▸ RECORDS PROVIDED
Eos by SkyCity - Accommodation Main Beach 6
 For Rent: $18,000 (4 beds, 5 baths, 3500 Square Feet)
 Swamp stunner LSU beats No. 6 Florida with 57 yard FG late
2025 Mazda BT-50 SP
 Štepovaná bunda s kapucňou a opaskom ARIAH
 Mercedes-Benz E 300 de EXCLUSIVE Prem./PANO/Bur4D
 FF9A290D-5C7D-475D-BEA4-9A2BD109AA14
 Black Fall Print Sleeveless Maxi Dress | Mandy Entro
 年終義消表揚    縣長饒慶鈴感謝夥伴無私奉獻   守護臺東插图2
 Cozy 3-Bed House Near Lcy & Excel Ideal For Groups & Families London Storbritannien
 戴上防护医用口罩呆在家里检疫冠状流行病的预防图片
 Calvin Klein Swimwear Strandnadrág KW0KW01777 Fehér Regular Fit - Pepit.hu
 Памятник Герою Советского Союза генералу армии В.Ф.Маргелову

▸ AIM OF THE EXERCISE
List the lines above as a numbered list, from the first line through the line containing "Black Fall Print", including that line. Leave out any blank lines.

▸ OUTPUT OF THE TASK
1. Eos by SkyCity - Accommodation Main Beach 6
2.  For Rent: $18,000 (4 beds, 5 baths, 3500 Square Feet)
3.  Swamp stunner LSU beats No. 6 Florida with 57 yard FG late
4. 2025 Mazda BT-50 SP
5.  Štepovaná bunda s kapucňou a opaskom ARIAH
6.  Mercedes-Benz E 300 de EXCLUSIVE Prem./PANO/Bur4D
7.  FF9A290D-5C7D-475D-BEA4-9A2BD109AA14
8.  Black Fall Print Sleeveless Maxi Dress | Mandy Entro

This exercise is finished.